I’ll certainly grant that Nicholson usually plays assholes. And he was an asshole overall in this movie. But he was justifiably driven to be an asshole in this particular scene.
I don’t get the sexually humiliate thing, I mean hold it between your legs is the equivalent of saying stick it up your ass or go fark yourself.
Way back I worked for a major chain where we had the “Five easy pieces” theory. If a customer wanted something, on or off the menu, and we HAD the ability to comply, then we did so.
I have seen way too many places fail because of “rules” that were self defeating.
I voted Jack was correct!
Out of curiosity, was the line “I want you to hold it between your knees” a euphemism to avoid 1960s Hollywood censorship? Somebody above made a reference to “sexually humiliating her” (or something like that), and I can’t find anything overtly sexual about “hold it between your knees”.
I’ve been a waiter, and I don’t think the waitress was right at all.
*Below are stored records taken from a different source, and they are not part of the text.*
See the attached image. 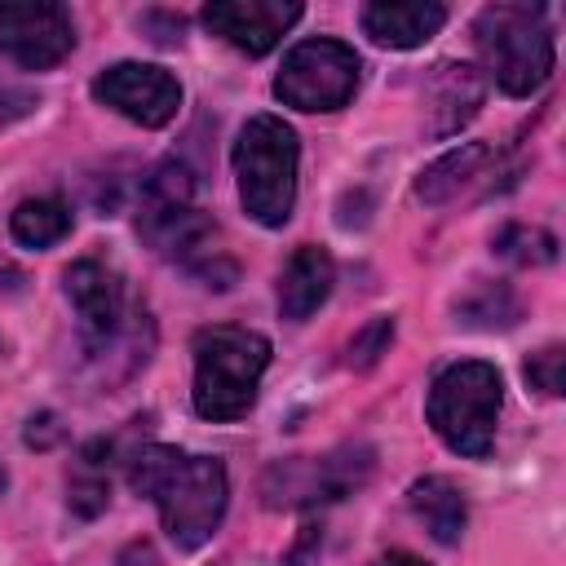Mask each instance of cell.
Returning a JSON list of instances; mask_svg holds the SVG:
<instances>
[{
    "mask_svg": "<svg viewBox=\"0 0 566 566\" xmlns=\"http://www.w3.org/2000/svg\"><path fill=\"white\" fill-rule=\"evenodd\" d=\"M35 106V93L31 88H18V84H0V128L22 119L27 111Z\"/></svg>",
    "mask_w": 566,
    "mask_h": 566,
    "instance_id": "obj_23",
    "label": "cell"
},
{
    "mask_svg": "<svg viewBox=\"0 0 566 566\" xmlns=\"http://www.w3.org/2000/svg\"><path fill=\"white\" fill-rule=\"evenodd\" d=\"M491 146L486 142H460L455 150H447L442 159H433L420 177H416V195L424 203H447L455 199L460 190H469L478 177H486V164H491Z\"/></svg>",
    "mask_w": 566,
    "mask_h": 566,
    "instance_id": "obj_16",
    "label": "cell"
},
{
    "mask_svg": "<svg viewBox=\"0 0 566 566\" xmlns=\"http://www.w3.org/2000/svg\"><path fill=\"white\" fill-rule=\"evenodd\" d=\"M447 22L438 0H371L363 4V31L385 49H416L433 40Z\"/></svg>",
    "mask_w": 566,
    "mask_h": 566,
    "instance_id": "obj_12",
    "label": "cell"
},
{
    "mask_svg": "<svg viewBox=\"0 0 566 566\" xmlns=\"http://www.w3.org/2000/svg\"><path fill=\"white\" fill-rule=\"evenodd\" d=\"M371 566H429V562H420L416 553H385V557H376Z\"/></svg>",
    "mask_w": 566,
    "mask_h": 566,
    "instance_id": "obj_25",
    "label": "cell"
},
{
    "mask_svg": "<svg viewBox=\"0 0 566 566\" xmlns=\"http://www.w3.org/2000/svg\"><path fill=\"white\" fill-rule=\"evenodd\" d=\"M106 500H111L106 473L80 469V473H75V482H71V509H75L80 517H93V513H102V509H106Z\"/></svg>",
    "mask_w": 566,
    "mask_h": 566,
    "instance_id": "obj_22",
    "label": "cell"
},
{
    "mask_svg": "<svg viewBox=\"0 0 566 566\" xmlns=\"http://www.w3.org/2000/svg\"><path fill=\"white\" fill-rule=\"evenodd\" d=\"M62 279H66V296L75 310L80 345L93 363H106L124 345L137 340V318H146V314L128 310V296H124V283L115 270H106L102 261H75Z\"/></svg>",
    "mask_w": 566,
    "mask_h": 566,
    "instance_id": "obj_6",
    "label": "cell"
},
{
    "mask_svg": "<svg viewBox=\"0 0 566 566\" xmlns=\"http://www.w3.org/2000/svg\"><path fill=\"white\" fill-rule=\"evenodd\" d=\"M332 283H336V265H332L327 248H318V243L296 248L279 274V314L287 323H305L332 296Z\"/></svg>",
    "mask_w": 566,
    "mask_h": 566,
    "instance_id": "obj_14",
    "label": "cell"
},
{
    "mask_svg": "<svg viewBox=\"0 0 566 566\" xmlns=\"http://www.w3.org/2000/svg\"><path fill=\"white\" fill-rule=\"evenodd\" d=\"M57 438H62V424H57V416H53V411L31 416V429H27V442H31V447H53Z\"/></svg>",
    "mask_w": 566,
    "mask_h": 566,
    "instance_id": "obj_24",
    "label": "cell"
},
{
    "mask_svg": "<svg viewBox=\"0 0 566 566\" xmlns=\"http://www.w3.org/2000/svg\"><path fill=\"white\" fill-rule=\"evenodd\" d=\"M495 252L517 265H548V261H557V239L539 226H504L495 234Z\"/></svg>",
    "mask_w": 566,
    "mask_h": 566,
    "instance_id": "obj_19",
    "label": "cell"
},
{
    "mask_svg": "<svg viewBox=\"0 0 566 566\" xmlns=\"http://www.w3.org/2000/svg\"><path fill=\"white\" fill-rule=\"evenodd\" d=\"M296 133L279 115H252L239 128L234 142V177H239V199L252 221L279 230L292 217L296 203Z\"/></svg>",
    "mask_w": 566,
    "mask_h": 566,
    "instance_id": "obj_5",
    "label": "cell"
},
{
    "mask_svg": "<svg viewBox=\"0 0 566 566\" xmlns=\"http://www.w3.org/2000/svg\"><path fill=\"white\" fill-rule=\"evenodd\" d=\"M93 97L142 128H164L181 106V84L150 62H115L93 80Z\"/></svg>",
    "mask_w": 566,
    "mask_h": 566,
    "instance_id": "obj_10",
    "label": "cell"
},
{
    "mask_svg": "<svg viewBox=\"0 0 566 566\" xmlns=\"http://www.w3.org/2000/svg\"><path fill=\"white\" fill-rule=\"evenodd\" d=\"M75 49V22L53 0H4L0 4V53L27 71H49Z\"/></svg>",
    "mask_w": 566,
    "mask_h": 566,
    "instance_id": "obj_9",
    "label": "cell"
},
{
    "mask_svg": "<svg viewBox=\"0 0 566 566\" xmlns=\"http://www.w3.org/2000/svg\"><path fill=\"white\" fill-rule=\"evenodd\" d=\"M128 482L137 495H146L159 517L168 539L181 553L203 548L226 513L230 500V482H226V464L212 455H186L177 447H142L128 464Z\"/></svg>",
    "mask_w": 566,
    "mask_h": 566,
    "instance_id": "obj_1",
    "label": "cell"
},
{
    "mask_svg": "<svg viewBox=\"0 0 566 566\" xmlns=\"http://www.w3.org/2000/svg\"><path fill=\"white\" fill-rule=\"evenodd\" d=\"M500 402H504V380L491 363L469 358V363H451L433 376L429 385V424L433 433L469 460H486L491 442H495V420H500Z\"/></svg>",
    "mask_w": 566,
    "mask_h": 566,
    "instance_id": "obj_4",
    "label": "cell"
},
{
    "mask_svg": "<svg viewBox=\"0 0 566 566\" xmlns=\"http://www.w3.org/2000/svg\"><path fill=\"white\" fill-rule=\"evenodd\" d=\"M199 18L212 35H221L239 53L261 57L301 18V4L296 0H212V4H203Z\"/></svg>",
    "mask_w": 566,
    "mask_h": 566,
    "instance_id": "obj_11",
    "label": "cell"
},
{
    "mask_svg": "<svg viewBox=\"0 0 566 566\" xmlns=\"http://www.w3.org/2000/svg\"><path fill=\"white\" fill-rule=\"evenodd\" d=\"M4 482H9V473H4V469H0V491H4Z\"/></svg>",
    "mask_w": 566,
    "mask_h": 566,
    "instance_id": "obj_27",
    "label": "cell"
},
{
    "mask_svg": "<svg viewBox=\"0 0 566 566\" xmlns=\"http://www.w3.org/2000/svg\"><path fill=\"white\" fill-rule=\"evenodd\" d=\"M389 340H394V318L389 314H380V318H371L363 332H354V340H349V367H371L380 354H389Z\"/></svg>",
    "mask_w": 566,
    "mask_h": 566,
    "instance_id": "obj_20",
    "label": "cell"
},
{
    "mask_svg": "<svg viewBox=\"0 0 566 566\" xmlns=\"http://www.w3.org/2000/svg\"><path fill=\"white\" fill-rule=\"evenodd\" d=\"M526 385L548 398L562 394V345H544L539 354L526 358Z\"/></svg>",
    "mask_w": 566,
    "mask_h": 566,
    "instance_id": "obj_21",
    "label": "cell"
},
{
    "mask_svg": "<svg viewBox=\"0 0 566 566\" xmlns=\"http://www.w3.org/2000/svg\"><path fill=\"white\" fill-rule=\"evenodd\" d=\"M486 75L509 97H531L553 71V27L544 4H486L473 22Z\"/></svg>",
    "mask_w": 566,
    "mask_h": 566,
    "instance_id": "obj_3",
    "label": "cell"
},
{
    "mask_svg": "<svg viewBox=\"0 0 566 566\" xmlns=\"http://www.w3.org/2000/svg\"><path fill=\"white\" fill-rule=\"evenodd\" d=\"M411 513L424 522V531L438 539V544H460L464 535V522H469V504H464V491L451 482V478H416L411 491Z\"/></svg>",
    "mask_w": 566,
    "mask_h": 566,
    "instance_id": "obj_15",
    "label": "cell"
},
{
    "mask_svg": "<svg viewBox=\"0 0 566 566\" xmlns=\"http://www.w3.org/2000/svg\"><path fill=\"white\" fill-rule=\"evenodd\" d=\"M424 111H429V133L433 137H451L460 133L478 106H482V75L464 62H442L433 66L429 75V88H424Z\"/></svg>",
    "mask_w": 566,
    "mask_h": 566,
    "instance_id": "obj_13",
    "label": "cell"
},
{
    "mask_svg": "<svg viewBox=\"0 0 566 566\" xmlns=\"http://www.w3.org/2000/svg\"><path fill=\"white\" fill-rule=\"evenodd\" d=\"M9 230H13V239L22 248H53V243H62L71 234V208L62 199H53V195L22 199L13 208V217H9Z\"/></svg>",
    "mask_w": 566,
    "mask_h": 566,
    "instance_id": "obj_17",
    "label": "cell"
},
{
    "mask_svg": "<svg viewBox=\"0 0 566 566\" xmlns=\"http://www.w3.org/2000/svg\"><path fill=\"white\" fill-rule=\"evenodd\" d=\"M270 340L252 327L217 323L195 336V411L203 420H239L256 402Z\"/></svg>",
    "mask_w": 566,
    "mask_h": 566,
    "instance_id": "obj_2",
    "label": "cell"
},
{
    "mask_svg": "<svg viewBox=\"0 0 566 566\" xmlns=\"http://www.w3.org/2000/svg\"><path fill=\"white\" fill-rule=\"evenodd\" d=\"M18 283H22V274L9 261H0V292H18Z\"/></svg>",
    "mask_w": 566,
    "mask_h": 566,
    "instance_id": "obj_26",
    "label": "cell"
},
{
    "mask_svg": "<svg viewBox=\"0 0 566 566\" xmlns=\"http://www.w3.org/2000/svg\"><path fill=\"white\" fill-rule=\"evenodd\" d=\"M354 88L358 53L340 40H301L274 75V97L296 111H340Z\"/></svg>",
    "mask_w": 566,
    "mask_h": 566,
    "instance_id": "obj_7",
    "label": "cell"
},
{
    "mask_svg": "<svg viewBox=\"0 0 566 566\" xmlns=\"http://www.w3.org/2000/svg\"><path fill=\"white\" fill-rule=\"evenodd\" d=\"M371 473V447H340L323 460H283L265 473V504H327L358 491Z\"/></svg>",
    "mask_w": 566,
    "mask_h": 566,
    "instance_id": "obj_8",
    "label": "cell"
},
{
    "mask_svg": "<svg viewBox=\"0 0 566 566\" xmlns=\"http://www.w3.org/2000/svg\"><path fill=\"white\" fill-rule=\"evenodd\" d=\"M522 314L517 296L504 287V283H482L473 287L464 301H455V318L464 327H482V332H495V327H513Z\"/></svg>",
    "mask_w": 566,
    "mask_h": 566,
    "instance_id": "obj_18",
    "label": "cell"
}]
</instances>
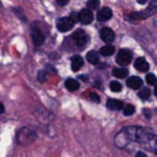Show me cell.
<instances>
[{
  "label": "cell",
  "mask_w": 157,
  "mask_h": 157,
  "mask_svg": "<svg viewBox=\"0 0 157 157\" xmlns=\"http://www.w3.org/2000/svg\"><path fill=\"white\" fill-rule=\"evenodd\" d=\"M153 135V131L142 126H126L123 128L114 137V144L119 148L126 147L130 142H137L145 145L147 140Z\"/></svg>",
  "instance_id": "cell-1"
},
{
  "label": "cell",
  "mask_w": 157,
  "mask_h": 157,
  "mask_svg": "<svg viewBox=\"0 0 157 157\" xmlns=\"http://www.w3.org/2000/svg\"><path fill=\"white\" fill-rule=\"evenodd\" d=\"M37 140V131L31 126H22L16 132V141L21 146H28Z\"/></svg>",
  "instance_id": "cell-2"
},
{
  "label": "cell",
  "mask_w": 157,
  "mask_h": 157,
  "mask_svg": "<svg viewBox=\"0 0 157 157\" xmlns=\"http://www.w3.org/2000/svg\"><path fill=\"white\" fill-rule=\"evenodd\" d=\"M157 12V0H151L150 5L147 6V9L139 11V12H131L130 15H128V18H132V20H145L152 15H155Z\"/></svg>",
  "instance_id": "cell-3"
},
{
  "label": "cell",
  "mask_w": 157,
  "mask_h": 157,
  "mask_svg": "<svg viewBox=\"0 0 157 157\" xmlns=\"http://www.w3.org/2000/svg\"><path fill=\"white\" fill-rule=\"evenodd\" d=\"M72 39L75 42V44L78 47V48H83L87 43H88V36L87 33L83 31V29H77L72 33Z\"/></svg>",
  "instance_id": "cell-4"
},
{
  "label": "cell",
  "mask_w": 157,
  "mask_h": 157,
  "mask_svg": "<svg viewBox=\"0 0 157 157\" xmlns=\"http://www.w3.org/2000/svg\"><path fill=\"white\" fill-rule=\"evenodd\" d=\"M131 59H132V53L129 49H121V50H119V53L117 55V63L121 66L130 64Z\"/></svg>",
  "instance_id": "cell-5"
},
{
  "label": "cell",
  "mask_w": 157,
  "mask_h": 157,
  "mask_svg": "<svg viewBox=\"0 0 157 157\" xmlns=\"http://www.w3.org/2000/svg\"><path fill=\"white\" fill-rule=\"evenodd\" d=\"M75 25V21L71 17H60L56 21V28L60 32H66L69 29H71Z\"/></svg>",
  "instance_id": "cell-6"
},
{
  "label": "cell",
  "mask_w": 157,
  "mask_h": 157,
  "mask_svg": "<svg viewBox=\"0 0 157 157\" xmlns=\"http://www.w3.org/2000/svg\"><path fill=\"white\" fill-rule=\"evenodd\" d=\"M31 36H32V40H33L34 45H40V44H43V42H44V34H43L42 29H40L37 25H32Z\"/></svg>",
  "instance_id": "cell-7"
},
{
  "label": "cell",
  "mask_w": 157,
  "mask_h": 157,
  "mask_svg": "<svg viewBox=\"0 0 157 157\" xmlns=\"http://www.w3.org/2000/svg\"><path fill=\"white\" fill-rule=\"evenodd\" d=\"M99 36H101L102 40H103V42H105L107 44L112 43V42L114 40V38H115L114 32H113L109 27H103V28L101 29V32H99Z\"/></svg>",
  "instance_id": "cell-8"
},
{
  "label": "cell",
  "mask_w": 157,
  "mask_h": 157,
  "mask_svg": "<svg viewBox=\"0 0 157 157\" xmlns=\"http://www.w3.org/2000/svg\"><path fill=\"white\" fill-rule=\"evenodd\" d=\"M92 20H93V13H92L91 10L83 9V10H81V11L78 12V21H80L81 23L88 25V23L92 22Z\"/></svg>",
  "instance_id": "cell-9"
},
{
  "label": "cell",
  "mask_w": 157,
  "mask_h": 157,
  "mask_svg": "<svg viewBox=\"0 0 157 157\" xmlns=\"http://www.w3.org/2000/svg\"><path fill=\"white\" fill-rule=\"evenodd\" d=\"M112 15H113V12L109 7H102L97 13V20L101 22H105V21L110 20Z\"/></svg>",
  "instance_id": "cell-10"
},
{
  "label": "cell",
  "mask_w": 157,
  "mask_h": 157,
  "mask_svg": "<svg viewBox=\"0 0 157 157\" xmlns=\"http://www.w3.org/2000/svg\"><path fill=\"white\" fill-rule=\"evenodd\" d=\"M126 85H128V87H130L132 90H137L142 86V80L137 76H131L126 80Z\"/></svg>",
  "instance_id": "cell-11"
},
{
  "label": "cell",
  "mask_w": 157,
  "mask_h": 157,
  "mask_svg": "<svg viewBox=\"0 0 157 157\" xmlns=\"http://www.w3.org/2000/svg\"><path fill=\"white\" fill-rule=\"evenodd\" d=\"M144 147H145L146 150H148V151H152V152L157 153V135L153 134V135L147 140V142L144 145Z\"/></svg>",
  "instance_id": "cell-12"
},
{
  "label": "cell",
  "mask_w": 157,
  "mask_h": 157,
  "mask_svg": "<svg viewBox=\"0 0 157 157\" xmlns=\"http://www.w3.org/2000/svg\"><path fill=\"white\" fill-rule=\"evenodd\" d=\"M134 66H135V69L136 70H139V71H141V72H146L147 70H148V63L144 59V58H137L136 60H135V63H134Z\"/></svg>",
  "instance_id": "cell-13"
},
{
  "label": "cell",
  "mask_w": 157,
  "mask_h": 157,
  "mask_svg": "<svg viewBox=\"0 0 157 157\" xmlns=\"http://www.w3.org/2000/svg\"><path fill=\"white\" fill-rule=\"evenodd\" d=\"M107 107H108L109 109H112V110H120V109L124 108V104H123V102L119 101V99L110 98V99L107 101Z\"/></svg>",
  "instance_id": "cell-14"
},
{
  "label": "cell",
  "mask_w": 157,
  "mask_h": 157,
  "mask_svg": "<svg viewBox=\"0 0 157 157\" xmlns=\"http://www.w3.org/2000/svg\"><path fill=\"white\" fill-rule=\"evenodd\" d=\"M83 65V59L80 55H74L71 58V69L72 71H78V69H81Z\"/></svg>",
  "instance_id": "cell-15"
},
{
  "label": "cell",
  "mask_w": 157,
  "mask_h": 157,
  "mask_svg": "<svg viewBox=\"0 0 157 157\" xmlns=\"http://www.w3.org/2000/svg\"><path fill=\"white\" fill-rule=\"evenodd\" d=\"M65 87H66L69 91L74 92V91H76V90L80 87V83H78V81L75 80V78H67V80L65 81Z\"/></svg>",
  "instance_id": "cell-16"
},
{
  "label": "cell",
  "mask_w": 157,
  "mask_h": 157,
  "mask_svg": "<svg viewBox=\"0 0 157 157\" xmlns=\"http://www.w3.org/2000/svg\"><path fill=\"white\" fill-rule=\"evenodd\" d=\"M86 59L88 60V63H91V64H93V65H96V64L99 63V55H98V53L94 52V50L88 52V53L86 54Z\"/></svg>",
  "instance_id": "cell-17"
},
{
  "label": "cell",
  "mask_w": 157,
  "mask_h": 157,
  "mask_svg": "<svg viewBox=\"0 0 157 157\" xmlns=\"http://www.w3.org/2000/svg\"><path fill=\"white\" fill-rule=\"evenodd\" d=\"M112 74H113V76H115L118 78H124V77L128 76V69H125V67H115V69H113Z\"/></svg>",
  "instance_id": "cell-18"
},
{
  "label": "cell",
  "mask_w": 157,
  "mask_h": 157,
  "mask_svg": "<svg viewBox=\"0 0 157 157\" xmlns=\"http://www.w3.org/2000/svg\"><path fill=\"white\" fill-rule=\"evenodd\" d=\"M114 47L113 45H110V44H107V45H104V47H102L101 48V50H99V53L103 55V56H109V55H112L113 53H114Z\"/></svg>",
  "instance_id": "cell-19"
},
{
  "label": "cell",
  "mask_w": 157,
  "mask_h": 157,
  "mask_svg": "<svg viewBox=\"0 0 157 157\" xmlns=\"http://www.w3.org/2000/svg\"><path fill=\"white\" fill-rule=\"evenodd\" d=\"M123 112H124V115H126V117L132 115L135 113V107L132 104H125L123 108Z\"/></svg>",
  "instance_id": "cell-20"
},
{
  "label": "cell",
  "mask_w": 157,
  "mask_h": 157,
  "mask_svg": "<svg viewBox=\"0 0 157 157\" xmlns=\"http://www.w3.org/2000/svg\"><path fill=\"white\" fill-rule=\"evenodd\" d=\"M139 97L141 98V99H147L148 97H150V94H151V91L148 90V88H142V90H140L139 91Z\"/></svg>",
  "instance_id": "cell-21"
},
{
  "label": "cell",
  "mask_w": 157,
  "mask_h": 157,
  "mask_svg": "<svg viewBox=\"0 0 157 157\" xmlns=\"http://www.w3.org/2000/svg\"><path fill=\"white\" fill-rule=\"evenodd\" d=\"M109 87H110V90H112L113 92H120V91H121V85H120L118 81H112V82L109 83Z\"/></svg>",
  "instance_id": "cell-22"
},
{
  "label": "cell",
  "mask_w": 157,
  "mask_h": 157,
  "mask_svg": "<svg viewBox=\"0 0 157 157\" xmlns=\"http://www.w3.org/2000/svg\"><path fill=\"white\" fill-rule=\"evenodd\" d=\"M99 6V0H88L87 1V7L88 10H96Z\"/></svg>",
  "instance_id": "cell-23"
},
{
  "label": "cell",
  "mask_w": 157,
  "mask_h": 157,
  "mask_svg": "<svg viewBox=\"0 0 157 157\" xmlns=\"http://www.w3.org/2000/svg\"><path fill=\"white\" fill-rule=\"evenodd\" d=\"M146 82H147L148 85H156V83H157V77H156V75H153V74H147V75H146Z\"/></svg>",
  "instance_id": "cell-24"
},
{
  "label": "cell",
  "mask_w": 157,
  "mask_h": 157,
  "mask_svg": "<svg viewBox=\"0 0 157 157\" xmlns=\"http://www.w3.org/2000/svg\"><path fill=\"white\" fill-rule=\"evenodd\" d=\"M37 77H38V81H39V82H44L45 78H47V72H45L44 70H40V71L38 72Z\"/></svg>",
  "instance_id": "cell-25"
},
{
  "label": "cell",
  "mask_w": 157,
  "mask_h": 157,
  "mask_svg": "<svg viewBox=\"0 0 157 157\" xmlns=\"http://www.w3.org/2000/svg\"><path fill=\"white\" fill-rule=\"evenodd\" d=\"M90 97H91V99H92L93 102H96V103L99 102V96H98V94H96V93H90Z\"/></svg>",
  "instance_id": "cell-26"
},
{
  "label": "cell",
  "mask_w": 157,
  "mask_h": 157,
  "mask_svg": "<svg viewBox=\"0 0 157 157\" xmlns=\"http://www.w3.org/2000/svg\"><path fill=\"white\" fill-rule=\"evenodd\" d=\"M56 2H58L60 6H65V5L69 2V0H56Z\"/></svg>",
  "instance_id": "cell-27"
},
{
  "label": "cell",
  "mask_w": 157,
  "mask_h": 157,
  "mask_svg": "<svg viewBox=\"0 0 157 157\" xmlns=\"http://www.w3.org/2000/svg\"><path fill=\"white\" fill-rule=\"evenodd\" d=\"M135 157H147V156H146V153H145V152H142V151H139V152H136Z\"/></svg>",
  "instance_id": "cell-28"
},
{
  "label": "cell",
  "mask_w": 157,
  "mask_h": 157,
  "mask_svg": "<svg viewBox=\"0 0 157 157\" xmlns=\"http://www.w3.org/2000/svg\"><path fill=\"white\" fill-rule=\"evenodd\" d=\"M5 112V107H4V104L0 102V114H2Z\"/></svg>",
  "instance_id": "cell-29"
},
{
  "label": "cell",
  "mask_w": 157,
  "mask_h": 157,
  "mask_svg": "<svg viewBox=\"0 0 157 157\" xmlns=\"http://www.w3.org/2000/svg\"><path fill=\"white\" fill-rule=\"evenodd\" d=\"M153 93H155V96L157 97V86H156V87L153 88Z\"/></svg>",
  "instance_id": "cell-30"
},
{
  "label": "cell",
  "mask_w": 157,
  "mask_h": 157,
  "mask_svg": "<svg viewBox=\"0 0 157 157\" xmlns=\"http://www.w3.org/2000/svg\"><path fill=\"white\" fill-rule=\"evenodd\" d=\"M137 2H139V4H145L146 0H137Z\"/></svg>",
  "instance_id": "cell-31"
},
{
  "label": "cell",
  "mask_w": 157,
  "mask_h": 157,
  "mask_svg": "<svg viewBox=\"0 0 157 157\" xmlns=\"http://www.w3.org/2000/svg\"><path fill=\"white\" fill-rule=\"evenodd\" d=\"M80 78H82L83 81H86V80H87V78H86V76H83V75H82V76H80Z\"/></svg>",
  "instance_id": "cell-32"
}]
</instances>
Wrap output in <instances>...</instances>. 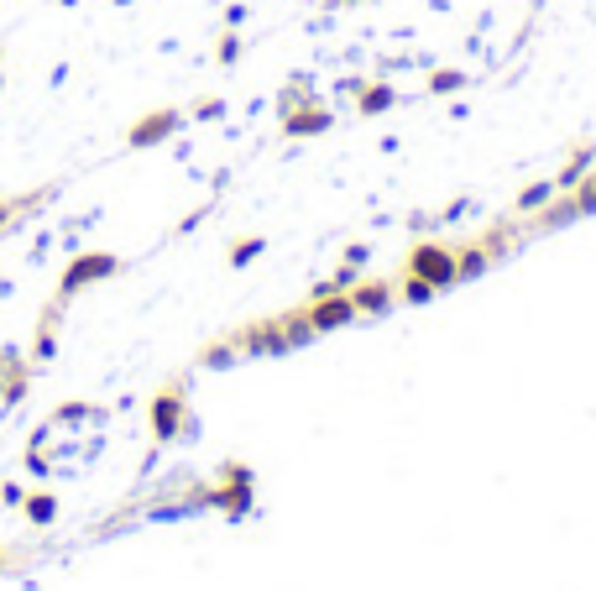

If the customer asked for something non-standard, SHE should have asked the manager if it could be done, and then relayed the manager’s answer to the customer. This waitress was clearly trying to get away with doing as little as possible at her job by hiding behind the “no substitutions” clause in the menu rather than providing even a modicum of customer service.
In a profession where tips are a big part of your income, that’s a terrible way to work.
I was the one who made the reference, and I could well be wrong about what it meant. It reminded me of the idiot who recently said that girls in his day used aspirin as contraceptive–they held it between their knees. That, combined with Jack’s expression and the waitress’s reaction, made me think he was making a sexually crude insult toward her, an insult that would have made more sense to people watching the movie contemporaneously. But I might be wrong. If I am, what the hell does that line mean?